Sunday 17 March 2019

CERPEN SI DUTA GOLPUT: bagian 2


CERPEN SI DUTA GOLPUT: bagian 2

Beberapa waktu pun berlalu.
Golput bagi saya bukan berarti tidak melakukan pemilihan. Golput bagi saya adalah tidak setuju dengan calon yang ada dan bentuk sikap adanya keinginan untuk memiliki model calon yang lain sesuai dengan kriterianya, namun tidak terdaftar disana. Ada manusia yang berpendapat bahwa daftar calon yang diajukan kepadanya tidak pantas, apakah dia harus tetap memaksakan dirinya untuk memilih diantara pilihan tersebut?

Namun seegois egoisnya saya, saya tetap mencari pemikiran lain yang mampu menekan keegoisan saya. Pemikiran itu saya temukan dari nasihat yang disampaikan oleh Ustad yang rutin mengisi kajian pada salah satu masjid di Kota Jambi. Beliau bilang:
“Antum jangan golput… jika kita diajukan pilihan pilihan yang setiap pilihannya adalah mudharot (keburukan), maka antum pilihlah pilihan yang mudharotnya paling kecil…”

Bahan yang Diberikan:
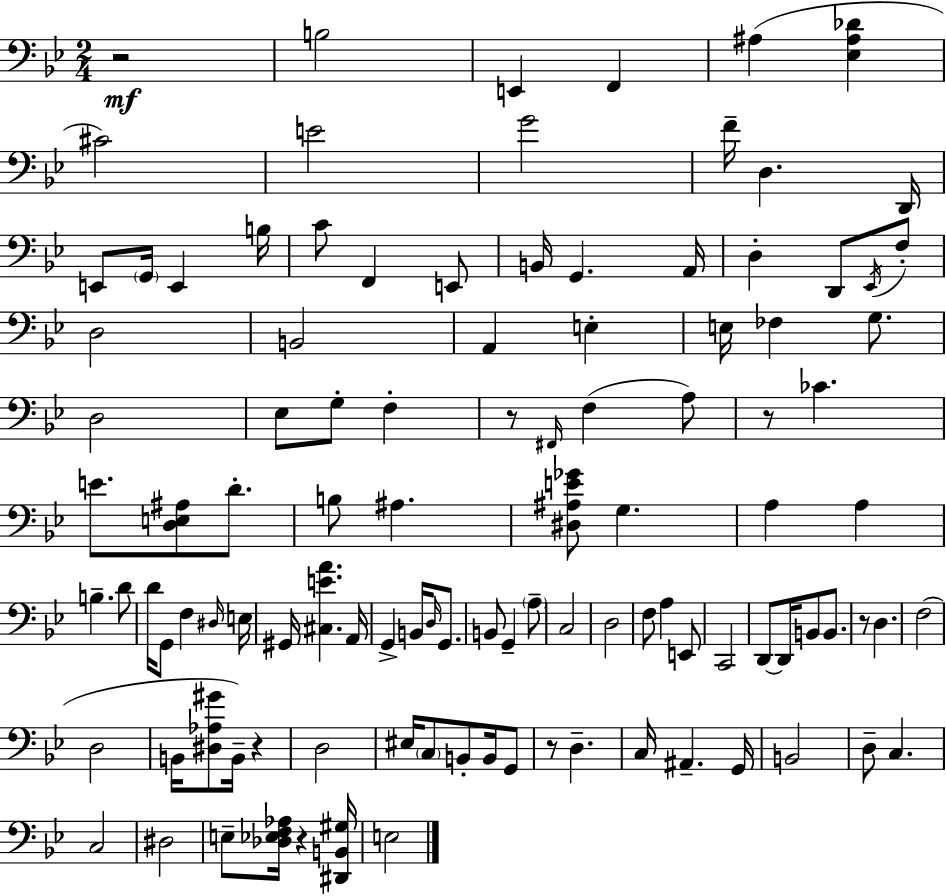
R/h B3/h E2/q F2/q A#3/q [Eb3,A#3,Db4]/q C#4/h E4/h G4/h F4/s D3/q. D2/s E2/e G2/s E2/q B3/s C4/e F2/q E2/e B2/s G2/q. A2/s D3/q D2/e Eb2/s F3/e D3/h B2/h A2/q E3/q E3/s FES3/q G3/e. D3/h Eb3/e G3/e F3/q R/e F#2/s F3/q A3/e R/e CES4/q. E4/e. [D3,E3,A#3]/e D4/e. B3/e A#3/q. [D#3,A#3,E4,Gb4]/e G3/q. A3/q A3/q B3/q. D4/e D4/s G2/e F3/q D#3/s E3/s G#2/s [C#3,E4,A4]/q. A2/s G2/q B2/s D3/s G2/e. B2/e G2/q A3/e C3/h D3/h F3/e A3/q E2/e C2/h D2/e D2/s B2/e B2/e. R/e D3/q. F3/h D3/h B2/s [D#3,Ab3,G#4]/e B2/s R/q D3/h EIS3/s C3/e B2/e B2/s G2/e R/e D3/q. C3/s A#2/q. G2/s B2/h D3/e C3/q. C3/h D#3/h E3/e [Db3,Eb3,F3,Ab3]/s R/q [D#2,B2,G#3]/s E3/h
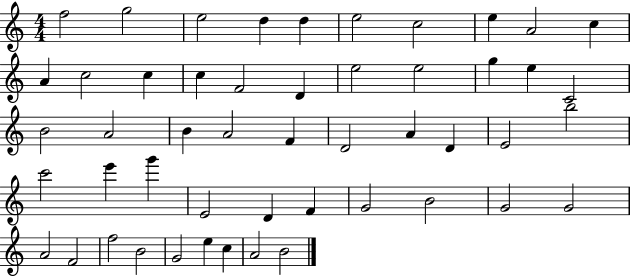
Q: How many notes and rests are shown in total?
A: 50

Tugas Anda:
1. Tolong salin seluruh bagian cerpen tentang golput mulai dari "Beberapa waktu pun" terus ke bawah hingga "diantara pilihan tersebut?" tanpa mengubah satu kata pun.
2. Tentukan apakah tiap pernyataan berikut sesuai dengan cerpen tentang golput, jawab ya atau tidak, lalu kutip persis kata-kata dari cerpen yang menjadi dasarnya: (a) Golput bagi penutur berarti tidak melakukan pemilihan. (b) Nasihat yang ditemukan penutur berasal dari Ustad yang rutin mengisi kajian di salah satu masjid di Kota Jambi. (c) Ustad itu menyarankan memilih pilihan yang mudharotnya paling kecil.
Data ini diambil dari sumber yang berbeda.

Jawaban:
1.
Beberapa waktu pun berlalu.
Golput bagi saya bukan berarti tidak melakukan pemilihan. Golput bagi saya adalah tidak setuju dengan calon yang ada dan bentuk sikap adanya keinginan untuk memiliki model calon yang lain sesuai dengan kriterianya, namun tidak terdaftar disana. Ada manusia yang berpendapat bahwa daftar calon yang diajukan kepadanya tidak pantas, apakah dia harus tetap memaksakan dirinya untuk memilih diantara pilihan tersebut?

2.
(a) Tidak: "Golput bagi saya bukan berarti tidak melakukan pemilihan."
(b) Ya: "Ustad yang rutin mengisi kajian pada salah satu masjid di Kota Jambi"
(c) Ya: "maka antum pilihlah pilihan yang mudharotnya paling kecil"